And by “people” I mean single, able-bodied, probably mustachioed men who wanted to help sexually liberate the ladies (or dudes, if that was his thing) and get his groove on. Advertisements in the ‘70s linked waterbeds with sexual experimentation, which clearly worked like a charm because sales soared. Then they went from bachelor pad fixtures to suburban parent’s bedrooms when sales peaked in the 1980s.
One of my friend’s parents had a waterbed that looked like this majestic beaut:
I thought the shelves were awesome— more functional than those decorative metal headboards typically attached to normal beds— and I assumed anyone who had one of these bad boys must’ve been rich.
Turned out I was kind of right. One of the reasons waterbeds stopped being popular was the high cost of maintenance. I’m sure some of you remember what it was like: heating or cooling the water for different seasons, draining it and disassembling it when you had to move, property damage if there was a leak or from the weight of a thick wooden bed frame holding an enormous sack of water. Landlords started banning waterbeds from their rentals and who could blame them?
Wicker furniture was all over the place in the ‘70s and ‘80s and I love-hated it. Most wicker styles at the time gave homes the cool, bohemian look or the tropical island look—both styles I coveted because I grew up embarrassed of how my house was decorated (but that’s a long-ass story for another time). Wicker added a natural element to homes, communicating your environmentalism in the ‘70s and helping offset all the vivid colors that were popular in the ‘80s.
But as soon as I tried to get comfy on one of those wicker sofas or chairs at someone else’s house, a natural fiber or reed jutting out would stab my leg or arm, eventually spurring a subtle phobia. I began to wince every time I was expected to sit on wicker furniture, and that lasted for as long as wicker furniture was popular.
Al Green’s face says a twig is stabbing him in the ass but he knows he looks groovy so “no pain, no gain”.
And who started the trend of molding meals into bizarre unnatural shapes? I’d like to ask them a few questions, namely about their mental health.
From what gelatinous hell did this crawl out of?
What were our parents and grandparents thinking when they hopped on that bandwagon—that these frankenfoods would get us to eat our fish and vegetables?
It should be outlawed to link the words “tuna” and “mousse”.
I’m thankful nobody in my family made these monstrosities. The closest thing I can think of would be those neon-colored Jello molds with all the random fruit segments floating in it. Apparently, the adults in my family knew a tuna-shaped tuna salad would be the least appetizing way to present a meal to us kids. I didn’t and never will want to eat a face.
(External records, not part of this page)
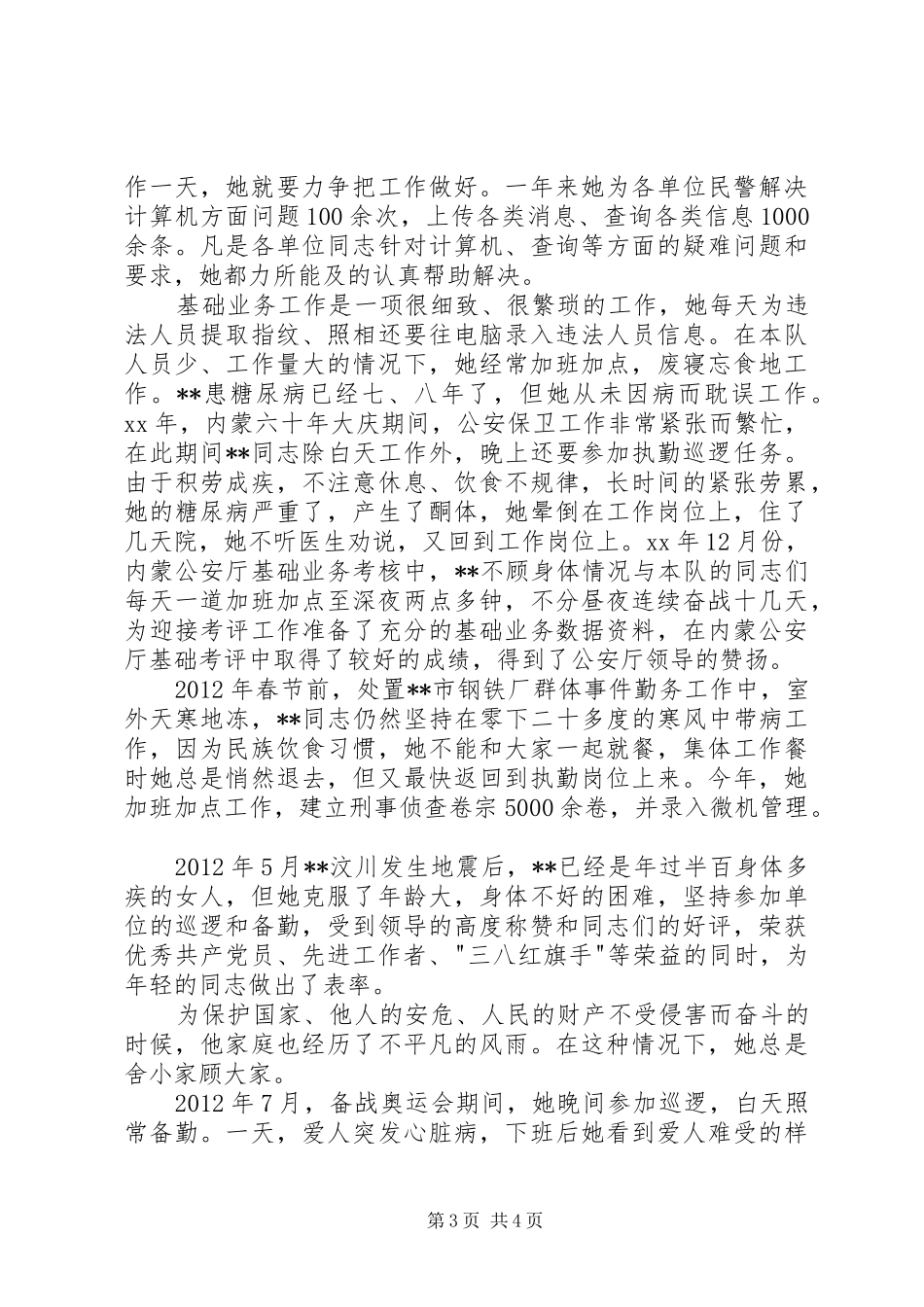 政法系统档案管理员汇报 _第3页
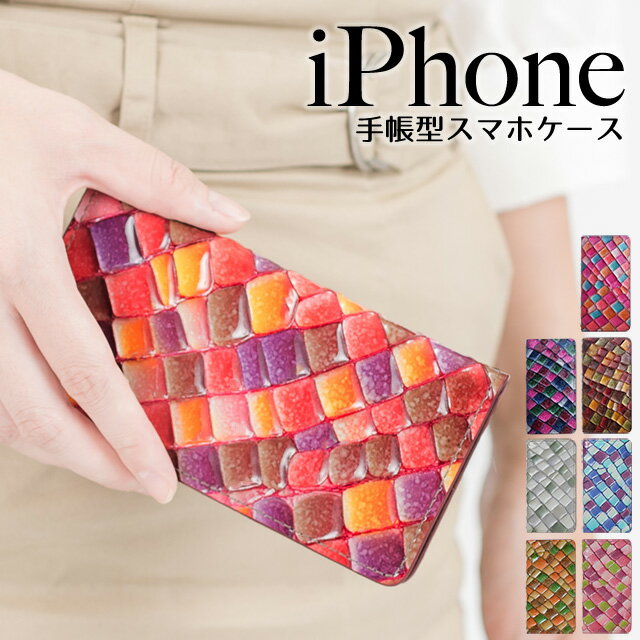 送料無料 雑誌掲載 Gaudi ガウディ エナメル レザー iPhoneケース 左利き スマホケース 手帳型ケース イタリアンレザー かわいい 大人シンプル おしゃれ ステンドグラス 風 ほぼ 全機種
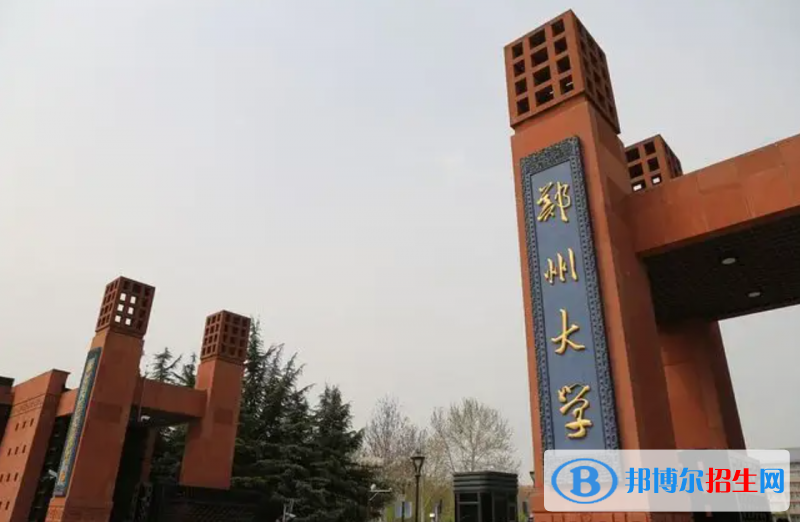 鄭州大學有哪些中外合作辦學專業(yè)？（附名單）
I was raised by a single dad. When I was a toddler he used to take me to his friend Marty's house and they’d drink and listen to music. I'd sit in Marty's bedroom on his waterbed and watch whatever was on PBS at the time, Sesame Street, Electric Company etc ( it was the 70s). I remember his water bed was made of this black vinyl/rubber-like material and was very wobbly which made it fun to roll back and forth like being in the ocean and being pushed into the shore by a small wave and then pulled out again. One day I rolled too far an got stuck between the mattress and the wooden bed frame and stayed there until my dad came in to check on me. To this day he tells me it is the single funniest thing he's ever seen in his life, and he's 83 years old.
I swear this is true. I totally forgot that I had a waterbed as a kid until reading this. Totally. Completely. Forgot. I vaguely recall the whole family going to the bed store to get waterbeds. I definitely recall what a pain it was to fill them with water from a hose and all that. I remember you had to “burp” them occasionally. I remember feeling like I was riding a wave once during an earthquake. And then the waterbed was gone. I don’t remember when. Was it when I came from college after freshman year? After graduation? Did it remain at my parent’s house for another decade? No clue.